> _THE PROBLEM_
Please reproduce the items word for word, starting with their first line and going on through the line that contains "Answer: (A) dog's".

> _RECORDS PROVIDED_
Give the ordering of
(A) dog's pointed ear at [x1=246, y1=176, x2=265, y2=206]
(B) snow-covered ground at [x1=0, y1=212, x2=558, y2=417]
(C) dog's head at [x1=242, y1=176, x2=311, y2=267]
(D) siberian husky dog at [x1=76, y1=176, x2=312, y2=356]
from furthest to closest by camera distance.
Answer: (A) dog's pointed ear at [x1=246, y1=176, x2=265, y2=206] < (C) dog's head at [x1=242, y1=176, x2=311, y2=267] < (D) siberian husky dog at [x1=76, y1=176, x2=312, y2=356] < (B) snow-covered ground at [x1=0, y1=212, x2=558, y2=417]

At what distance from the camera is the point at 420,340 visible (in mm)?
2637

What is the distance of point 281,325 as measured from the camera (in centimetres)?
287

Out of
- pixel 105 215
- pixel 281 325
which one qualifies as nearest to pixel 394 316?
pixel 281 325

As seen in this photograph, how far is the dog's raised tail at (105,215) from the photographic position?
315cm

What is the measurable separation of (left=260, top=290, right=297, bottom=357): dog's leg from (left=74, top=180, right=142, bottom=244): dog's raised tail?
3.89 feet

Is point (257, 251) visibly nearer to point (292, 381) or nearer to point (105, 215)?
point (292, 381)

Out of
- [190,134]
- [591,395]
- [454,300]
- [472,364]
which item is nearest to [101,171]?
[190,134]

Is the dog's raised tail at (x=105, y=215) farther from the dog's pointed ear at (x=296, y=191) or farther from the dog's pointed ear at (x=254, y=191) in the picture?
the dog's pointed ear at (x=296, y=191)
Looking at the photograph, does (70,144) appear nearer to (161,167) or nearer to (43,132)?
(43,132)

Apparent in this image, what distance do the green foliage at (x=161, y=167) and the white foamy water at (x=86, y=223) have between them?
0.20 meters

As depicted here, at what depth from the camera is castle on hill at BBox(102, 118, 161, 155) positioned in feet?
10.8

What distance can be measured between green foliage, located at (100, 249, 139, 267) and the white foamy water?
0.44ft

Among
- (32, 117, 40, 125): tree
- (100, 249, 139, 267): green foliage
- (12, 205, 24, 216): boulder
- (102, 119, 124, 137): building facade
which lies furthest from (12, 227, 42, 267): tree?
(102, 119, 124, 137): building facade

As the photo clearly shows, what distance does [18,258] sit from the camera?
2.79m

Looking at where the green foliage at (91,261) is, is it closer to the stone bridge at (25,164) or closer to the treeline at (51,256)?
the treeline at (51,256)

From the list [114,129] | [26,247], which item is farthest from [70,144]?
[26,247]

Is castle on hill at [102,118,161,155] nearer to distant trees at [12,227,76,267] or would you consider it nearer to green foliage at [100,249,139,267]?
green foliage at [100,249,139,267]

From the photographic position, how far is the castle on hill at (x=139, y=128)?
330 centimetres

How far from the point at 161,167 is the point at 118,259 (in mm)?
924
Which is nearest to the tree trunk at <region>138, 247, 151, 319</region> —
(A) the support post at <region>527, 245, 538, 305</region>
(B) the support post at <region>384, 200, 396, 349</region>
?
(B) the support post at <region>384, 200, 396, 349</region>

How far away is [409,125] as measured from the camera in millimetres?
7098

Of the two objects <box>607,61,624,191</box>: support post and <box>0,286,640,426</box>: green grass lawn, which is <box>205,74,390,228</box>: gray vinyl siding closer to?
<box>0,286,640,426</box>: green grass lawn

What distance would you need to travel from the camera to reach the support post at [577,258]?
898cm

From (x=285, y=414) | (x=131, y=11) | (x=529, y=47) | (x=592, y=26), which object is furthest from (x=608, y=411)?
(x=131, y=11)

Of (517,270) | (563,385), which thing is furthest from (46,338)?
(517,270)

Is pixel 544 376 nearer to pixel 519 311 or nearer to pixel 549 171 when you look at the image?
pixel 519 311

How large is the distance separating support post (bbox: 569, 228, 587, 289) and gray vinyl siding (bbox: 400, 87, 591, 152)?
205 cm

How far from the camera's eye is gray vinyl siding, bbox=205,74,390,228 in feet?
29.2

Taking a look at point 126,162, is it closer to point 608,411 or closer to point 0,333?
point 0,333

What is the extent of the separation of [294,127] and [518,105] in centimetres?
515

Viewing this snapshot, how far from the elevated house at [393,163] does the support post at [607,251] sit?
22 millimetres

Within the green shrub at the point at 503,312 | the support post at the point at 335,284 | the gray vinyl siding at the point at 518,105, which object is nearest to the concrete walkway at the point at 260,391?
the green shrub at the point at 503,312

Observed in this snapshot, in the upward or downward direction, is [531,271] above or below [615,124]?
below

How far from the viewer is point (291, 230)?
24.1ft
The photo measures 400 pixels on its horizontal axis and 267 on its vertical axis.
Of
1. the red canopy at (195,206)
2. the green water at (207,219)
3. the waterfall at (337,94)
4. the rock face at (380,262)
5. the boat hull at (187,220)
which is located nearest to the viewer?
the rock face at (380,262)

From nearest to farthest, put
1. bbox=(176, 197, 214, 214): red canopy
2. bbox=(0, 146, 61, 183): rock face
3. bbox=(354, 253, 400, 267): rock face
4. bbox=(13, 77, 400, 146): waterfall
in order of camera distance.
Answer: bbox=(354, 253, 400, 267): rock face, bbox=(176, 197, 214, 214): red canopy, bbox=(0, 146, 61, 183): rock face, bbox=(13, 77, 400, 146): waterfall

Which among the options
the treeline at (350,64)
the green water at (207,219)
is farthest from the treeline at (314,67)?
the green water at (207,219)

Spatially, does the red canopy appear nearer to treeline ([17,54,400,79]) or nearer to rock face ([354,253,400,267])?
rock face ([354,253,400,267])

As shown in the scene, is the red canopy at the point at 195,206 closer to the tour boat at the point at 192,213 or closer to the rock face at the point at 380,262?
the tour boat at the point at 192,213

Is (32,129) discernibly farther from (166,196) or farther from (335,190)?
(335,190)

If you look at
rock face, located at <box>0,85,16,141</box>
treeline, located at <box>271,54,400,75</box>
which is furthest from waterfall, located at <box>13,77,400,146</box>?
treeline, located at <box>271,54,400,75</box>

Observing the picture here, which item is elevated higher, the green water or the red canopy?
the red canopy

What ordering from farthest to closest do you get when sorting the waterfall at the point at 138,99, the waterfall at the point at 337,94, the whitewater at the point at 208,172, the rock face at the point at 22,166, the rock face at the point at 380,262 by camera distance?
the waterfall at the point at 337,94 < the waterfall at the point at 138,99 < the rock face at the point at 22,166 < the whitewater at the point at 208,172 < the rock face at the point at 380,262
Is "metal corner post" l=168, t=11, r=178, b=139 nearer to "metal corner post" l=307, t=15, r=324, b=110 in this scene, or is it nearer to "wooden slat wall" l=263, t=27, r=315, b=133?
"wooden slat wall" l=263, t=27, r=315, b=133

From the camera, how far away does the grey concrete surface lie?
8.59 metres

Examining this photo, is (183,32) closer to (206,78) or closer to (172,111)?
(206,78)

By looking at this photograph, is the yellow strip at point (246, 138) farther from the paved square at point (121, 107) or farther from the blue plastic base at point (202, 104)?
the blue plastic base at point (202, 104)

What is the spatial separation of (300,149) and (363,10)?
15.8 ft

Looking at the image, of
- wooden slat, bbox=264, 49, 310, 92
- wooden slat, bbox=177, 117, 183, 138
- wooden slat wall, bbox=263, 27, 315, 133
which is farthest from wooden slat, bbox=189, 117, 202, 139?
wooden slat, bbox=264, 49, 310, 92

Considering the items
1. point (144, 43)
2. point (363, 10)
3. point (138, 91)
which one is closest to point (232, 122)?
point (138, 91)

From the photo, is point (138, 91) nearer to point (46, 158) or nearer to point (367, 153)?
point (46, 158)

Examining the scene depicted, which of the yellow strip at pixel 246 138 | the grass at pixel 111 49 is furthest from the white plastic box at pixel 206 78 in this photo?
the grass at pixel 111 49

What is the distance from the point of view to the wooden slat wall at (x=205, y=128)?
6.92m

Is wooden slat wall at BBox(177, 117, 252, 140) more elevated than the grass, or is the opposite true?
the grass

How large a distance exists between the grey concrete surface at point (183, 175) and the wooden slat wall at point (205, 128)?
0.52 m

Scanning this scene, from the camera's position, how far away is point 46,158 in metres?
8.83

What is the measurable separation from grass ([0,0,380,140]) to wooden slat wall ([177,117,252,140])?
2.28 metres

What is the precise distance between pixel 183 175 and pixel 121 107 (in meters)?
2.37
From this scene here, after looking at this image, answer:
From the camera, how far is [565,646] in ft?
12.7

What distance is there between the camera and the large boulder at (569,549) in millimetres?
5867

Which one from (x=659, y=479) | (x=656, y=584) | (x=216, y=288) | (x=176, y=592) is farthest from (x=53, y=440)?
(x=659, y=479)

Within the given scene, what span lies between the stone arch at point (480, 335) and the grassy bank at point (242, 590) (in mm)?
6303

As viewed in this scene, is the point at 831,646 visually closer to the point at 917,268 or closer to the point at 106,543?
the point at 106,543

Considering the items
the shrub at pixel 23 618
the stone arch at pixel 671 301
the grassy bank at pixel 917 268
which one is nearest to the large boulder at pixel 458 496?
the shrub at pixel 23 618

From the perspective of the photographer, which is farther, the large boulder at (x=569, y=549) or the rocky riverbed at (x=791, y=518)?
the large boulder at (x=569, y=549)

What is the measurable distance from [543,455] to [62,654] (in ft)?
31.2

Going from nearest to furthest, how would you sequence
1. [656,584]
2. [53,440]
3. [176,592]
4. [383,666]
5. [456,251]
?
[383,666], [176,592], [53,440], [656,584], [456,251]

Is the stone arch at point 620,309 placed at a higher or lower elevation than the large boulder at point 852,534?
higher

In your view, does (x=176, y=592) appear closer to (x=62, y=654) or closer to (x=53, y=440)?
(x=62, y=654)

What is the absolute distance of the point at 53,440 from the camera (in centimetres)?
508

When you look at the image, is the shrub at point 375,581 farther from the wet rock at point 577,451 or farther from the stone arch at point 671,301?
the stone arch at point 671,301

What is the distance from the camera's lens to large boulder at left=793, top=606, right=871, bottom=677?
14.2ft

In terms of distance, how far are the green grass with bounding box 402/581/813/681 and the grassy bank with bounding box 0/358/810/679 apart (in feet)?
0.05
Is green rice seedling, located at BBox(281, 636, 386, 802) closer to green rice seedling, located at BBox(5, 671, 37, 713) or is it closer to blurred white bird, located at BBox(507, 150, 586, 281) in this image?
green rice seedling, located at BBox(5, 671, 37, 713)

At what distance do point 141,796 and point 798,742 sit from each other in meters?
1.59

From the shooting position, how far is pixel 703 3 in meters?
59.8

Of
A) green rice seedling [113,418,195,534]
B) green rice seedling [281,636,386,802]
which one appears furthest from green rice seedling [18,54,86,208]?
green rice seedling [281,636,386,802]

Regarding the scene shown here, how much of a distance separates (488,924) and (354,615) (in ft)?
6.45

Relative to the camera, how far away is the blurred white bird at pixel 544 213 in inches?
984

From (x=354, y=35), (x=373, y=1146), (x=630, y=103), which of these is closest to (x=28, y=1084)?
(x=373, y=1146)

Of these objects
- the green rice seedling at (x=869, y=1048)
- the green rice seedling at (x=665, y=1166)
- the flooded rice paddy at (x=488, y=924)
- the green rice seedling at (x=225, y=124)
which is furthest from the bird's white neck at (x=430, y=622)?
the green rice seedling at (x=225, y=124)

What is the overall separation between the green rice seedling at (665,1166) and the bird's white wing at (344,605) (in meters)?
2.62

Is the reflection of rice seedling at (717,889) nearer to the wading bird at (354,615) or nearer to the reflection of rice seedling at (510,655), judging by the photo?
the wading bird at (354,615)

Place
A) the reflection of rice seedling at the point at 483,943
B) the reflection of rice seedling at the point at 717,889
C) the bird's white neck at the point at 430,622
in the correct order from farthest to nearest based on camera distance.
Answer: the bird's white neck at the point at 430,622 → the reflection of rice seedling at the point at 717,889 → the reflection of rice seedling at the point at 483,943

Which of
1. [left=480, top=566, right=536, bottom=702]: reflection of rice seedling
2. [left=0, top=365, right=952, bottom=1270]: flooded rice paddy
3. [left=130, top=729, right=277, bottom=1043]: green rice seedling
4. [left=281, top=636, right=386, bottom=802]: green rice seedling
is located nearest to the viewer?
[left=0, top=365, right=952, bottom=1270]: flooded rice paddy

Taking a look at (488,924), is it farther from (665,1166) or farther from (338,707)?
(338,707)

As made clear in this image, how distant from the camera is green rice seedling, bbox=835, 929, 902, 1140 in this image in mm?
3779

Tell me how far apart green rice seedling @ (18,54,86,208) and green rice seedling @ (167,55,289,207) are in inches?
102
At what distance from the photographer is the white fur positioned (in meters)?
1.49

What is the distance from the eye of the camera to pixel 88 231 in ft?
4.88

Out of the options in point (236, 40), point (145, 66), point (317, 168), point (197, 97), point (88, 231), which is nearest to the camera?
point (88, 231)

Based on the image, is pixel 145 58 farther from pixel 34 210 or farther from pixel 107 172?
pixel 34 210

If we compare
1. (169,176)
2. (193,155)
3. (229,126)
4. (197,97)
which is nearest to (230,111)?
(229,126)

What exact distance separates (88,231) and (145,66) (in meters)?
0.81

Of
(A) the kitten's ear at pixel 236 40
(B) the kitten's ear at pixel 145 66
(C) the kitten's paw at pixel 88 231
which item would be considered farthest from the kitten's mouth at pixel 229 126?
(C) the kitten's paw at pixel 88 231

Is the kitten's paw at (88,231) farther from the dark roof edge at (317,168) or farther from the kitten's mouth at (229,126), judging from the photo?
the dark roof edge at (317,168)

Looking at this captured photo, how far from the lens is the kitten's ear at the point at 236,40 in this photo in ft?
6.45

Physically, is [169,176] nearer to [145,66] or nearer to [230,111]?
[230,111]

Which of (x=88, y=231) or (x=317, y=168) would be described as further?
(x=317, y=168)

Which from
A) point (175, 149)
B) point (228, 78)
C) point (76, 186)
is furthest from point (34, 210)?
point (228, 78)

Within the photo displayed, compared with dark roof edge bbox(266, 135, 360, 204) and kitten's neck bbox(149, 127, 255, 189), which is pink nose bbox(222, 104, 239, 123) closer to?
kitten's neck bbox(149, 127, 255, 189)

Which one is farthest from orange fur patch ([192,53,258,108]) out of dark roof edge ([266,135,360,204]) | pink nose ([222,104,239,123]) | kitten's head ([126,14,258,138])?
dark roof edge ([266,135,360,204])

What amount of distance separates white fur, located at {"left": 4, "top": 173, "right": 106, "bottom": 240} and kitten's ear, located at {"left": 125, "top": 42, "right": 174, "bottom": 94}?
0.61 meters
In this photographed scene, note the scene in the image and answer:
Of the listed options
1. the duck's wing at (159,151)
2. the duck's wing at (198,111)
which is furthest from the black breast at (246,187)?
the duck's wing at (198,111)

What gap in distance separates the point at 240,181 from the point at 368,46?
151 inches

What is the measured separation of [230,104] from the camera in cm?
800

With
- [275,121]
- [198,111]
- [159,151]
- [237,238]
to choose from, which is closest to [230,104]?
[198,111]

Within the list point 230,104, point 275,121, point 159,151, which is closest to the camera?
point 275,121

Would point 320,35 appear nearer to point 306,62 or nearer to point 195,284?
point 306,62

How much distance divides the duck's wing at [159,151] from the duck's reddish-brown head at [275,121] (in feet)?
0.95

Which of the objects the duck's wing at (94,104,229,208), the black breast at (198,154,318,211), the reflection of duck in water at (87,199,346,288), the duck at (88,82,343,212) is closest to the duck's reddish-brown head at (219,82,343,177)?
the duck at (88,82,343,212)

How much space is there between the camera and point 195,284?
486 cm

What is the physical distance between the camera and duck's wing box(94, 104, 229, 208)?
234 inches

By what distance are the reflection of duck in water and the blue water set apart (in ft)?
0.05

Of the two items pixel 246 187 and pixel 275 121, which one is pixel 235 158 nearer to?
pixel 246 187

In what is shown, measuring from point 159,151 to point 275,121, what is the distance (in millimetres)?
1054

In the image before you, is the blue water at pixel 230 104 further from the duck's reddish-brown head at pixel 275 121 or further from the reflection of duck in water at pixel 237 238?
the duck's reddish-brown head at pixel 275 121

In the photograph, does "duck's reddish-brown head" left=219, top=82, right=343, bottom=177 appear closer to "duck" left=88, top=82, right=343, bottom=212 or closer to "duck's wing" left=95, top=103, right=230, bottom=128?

> _TASK ANSWER_
Give the ordering of
(A) dog's pointed ear at [x1=246, y1=176, x2=265, y2=206]
(B) snow-covered ground at [x1=0, y1=212, x2=558, y2=417]
(C) dog's head at [x1=242, y1=176, x2=311, y2=267]
(D) siberian husky dog at [x1=76, y1=176, x2=312, y2=356]
from furthest to closest by camera distance.
Answer: (A) dog's pointed ear at [x1=246, y1=176, x2=265, y2=206] < (C) dog's head at [x1=242, y1=176, x2=311, y2=267] < (D) siberian husky dog at [x1=76, y1=176, x2=312, y2=356] < (B) snow-covered ground at [x1=0, y1=212, x2=558, y2=417]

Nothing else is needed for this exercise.